I was hoping my Liberty and the Monarchs would close out today, oh well a couple of exciting game 3's on deck.


----------



## Lynx (Mar 6, 2004)

Go Sparks. :vbanana:


----------



## TRACIELOVESCOMETS (May 14, 2003)

Go Liberty!

Im real excited about the Monarchs and Sparks game 3


----------



## Bruno (Sep 15, 2003)

yeah this is will be a frenetic and great game i hope so and at in the end the Monarchs wins it .


----------



## 4ever_bball_fan (Aug 5, 2004)

What can you say about the effort of the LA Sparks yesterday? I could not help but count them out when Sacto got within a point...but there was Mabika with the big 3-pointers.
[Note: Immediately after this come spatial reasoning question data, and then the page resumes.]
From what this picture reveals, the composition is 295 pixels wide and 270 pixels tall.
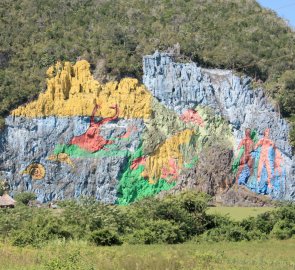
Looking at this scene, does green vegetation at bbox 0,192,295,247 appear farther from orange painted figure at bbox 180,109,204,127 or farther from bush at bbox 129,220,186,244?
orange painted figure at bbox 180,109,204,127

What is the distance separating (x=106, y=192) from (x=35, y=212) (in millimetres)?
14962

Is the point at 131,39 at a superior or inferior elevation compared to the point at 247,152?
superior

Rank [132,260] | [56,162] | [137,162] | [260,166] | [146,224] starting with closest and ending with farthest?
1. [132,260]
2. [146,224]
3. [56,162]
4. [137,162]
5. [260,166]

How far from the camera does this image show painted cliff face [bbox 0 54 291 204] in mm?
43344

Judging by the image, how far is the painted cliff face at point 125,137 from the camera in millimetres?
43344

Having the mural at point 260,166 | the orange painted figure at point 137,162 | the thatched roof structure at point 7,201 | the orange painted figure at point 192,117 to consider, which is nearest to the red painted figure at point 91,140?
the orange painted figure at point 137,162

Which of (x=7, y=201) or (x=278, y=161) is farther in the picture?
(x=278, y=161)

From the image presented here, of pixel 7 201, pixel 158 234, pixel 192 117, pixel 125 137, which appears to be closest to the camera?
pixel 158 234

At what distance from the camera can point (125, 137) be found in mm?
44719

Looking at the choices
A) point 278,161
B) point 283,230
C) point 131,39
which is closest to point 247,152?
point 278,161

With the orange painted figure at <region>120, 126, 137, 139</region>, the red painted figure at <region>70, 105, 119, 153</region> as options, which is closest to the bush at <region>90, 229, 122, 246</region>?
the red painted figure at <region>70, 105, 119, 153</region>

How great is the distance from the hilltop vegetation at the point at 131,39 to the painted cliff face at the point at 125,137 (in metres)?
1.88

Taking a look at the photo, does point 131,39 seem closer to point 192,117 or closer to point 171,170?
point 192,117

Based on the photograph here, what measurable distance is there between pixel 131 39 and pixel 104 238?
30830 millimetres
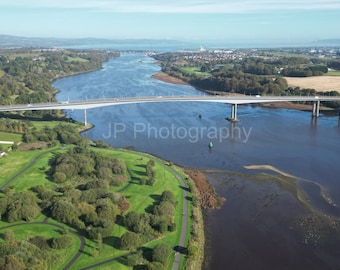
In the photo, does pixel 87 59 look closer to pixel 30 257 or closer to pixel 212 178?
pixel 212 178

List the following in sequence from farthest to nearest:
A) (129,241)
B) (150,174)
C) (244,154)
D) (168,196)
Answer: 1. (244,154)
2. (150,174)
3. (168,196)
4. (129,241)

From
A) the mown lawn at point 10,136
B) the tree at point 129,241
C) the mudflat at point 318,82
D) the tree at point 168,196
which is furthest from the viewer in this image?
the mudflat at point 318,82

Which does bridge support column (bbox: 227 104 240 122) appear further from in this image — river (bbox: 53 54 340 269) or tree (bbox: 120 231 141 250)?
tree (bbox: 120 231 141 250)

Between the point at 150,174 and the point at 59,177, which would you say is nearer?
the point at 59,177

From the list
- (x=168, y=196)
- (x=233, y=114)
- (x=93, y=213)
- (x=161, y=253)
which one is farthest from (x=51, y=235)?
(x=233, y=114)

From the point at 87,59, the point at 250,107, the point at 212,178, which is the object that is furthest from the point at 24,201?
the point at 87,59

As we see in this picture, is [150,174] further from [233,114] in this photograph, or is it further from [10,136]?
[233,114]

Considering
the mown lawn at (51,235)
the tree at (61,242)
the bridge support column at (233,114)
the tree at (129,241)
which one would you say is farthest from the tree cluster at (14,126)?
the tree at (129,241)

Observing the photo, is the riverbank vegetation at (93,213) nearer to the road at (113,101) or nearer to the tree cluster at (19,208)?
the tree cluster at (19,208)
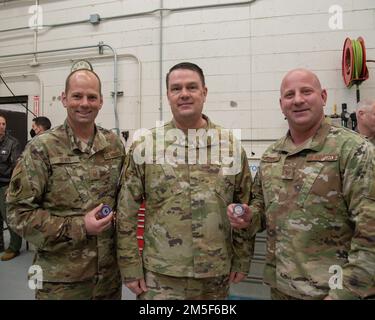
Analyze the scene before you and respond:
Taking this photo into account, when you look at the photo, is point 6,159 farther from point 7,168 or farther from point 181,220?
point 181,220

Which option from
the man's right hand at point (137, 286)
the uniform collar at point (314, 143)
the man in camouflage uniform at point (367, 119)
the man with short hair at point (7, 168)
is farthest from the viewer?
the man with short hair at point (7, 168)

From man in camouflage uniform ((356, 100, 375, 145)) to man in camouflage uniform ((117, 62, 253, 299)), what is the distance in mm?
1496

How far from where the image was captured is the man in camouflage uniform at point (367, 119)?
2.28 metres

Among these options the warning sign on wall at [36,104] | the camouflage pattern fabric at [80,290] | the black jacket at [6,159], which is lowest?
the camouflage pattern fabric at [80,290]

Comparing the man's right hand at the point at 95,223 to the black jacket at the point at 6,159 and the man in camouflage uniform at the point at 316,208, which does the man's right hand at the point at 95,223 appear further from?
the black jacket at the point at 6,159

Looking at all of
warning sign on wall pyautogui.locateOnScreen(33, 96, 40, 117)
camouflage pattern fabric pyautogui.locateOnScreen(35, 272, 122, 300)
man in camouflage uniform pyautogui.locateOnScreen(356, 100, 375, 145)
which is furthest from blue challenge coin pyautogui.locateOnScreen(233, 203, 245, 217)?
warning sign on wall pyautogui.locateOnScreen(33, 96, 40, 117)

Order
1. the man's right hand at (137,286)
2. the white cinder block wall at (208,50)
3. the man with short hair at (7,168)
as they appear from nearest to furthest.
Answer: the man's right hand at (137,286), the white cinder block wall at (208,50), the man with short hair at (7,168)

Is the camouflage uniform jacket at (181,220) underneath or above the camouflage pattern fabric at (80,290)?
above

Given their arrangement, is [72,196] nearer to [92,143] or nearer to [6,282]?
[92,143]

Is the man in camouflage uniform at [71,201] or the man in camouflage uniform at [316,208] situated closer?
the man in camouflage uniform at [316,208]

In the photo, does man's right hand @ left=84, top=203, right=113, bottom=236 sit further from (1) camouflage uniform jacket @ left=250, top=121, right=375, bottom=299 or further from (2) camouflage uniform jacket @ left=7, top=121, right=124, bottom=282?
(1) camouflage uniform jacket @ left=250, top=121, right=375, bottom=299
And what else can you say about Christi Thomas? Somebody tell me why her name isn't mentioned in the discussions regarding the ROY? She has done absolutely everything they have asked of her. She made key rebounds and made key put backs when they needed them in the stretch yesterday. She is definitely not the most athletic of flashy player out there, but yesterday I could not help but say that she is the future of the Sparks. They have found a keeper.

If Sacramento can find a way to play the same way they did in Game One, Game Three will be a barn burner. LA is not going down without a fight. Whichever team wins this series, I feel sorry for either Seattle or Minnesota for having to face them. They will be battle ready, that is for sure.

Speaking of Seattle???? Can they do this thing this year with the team that they have? I look for lots of adjustments from McConnell-Serio tonight.


----------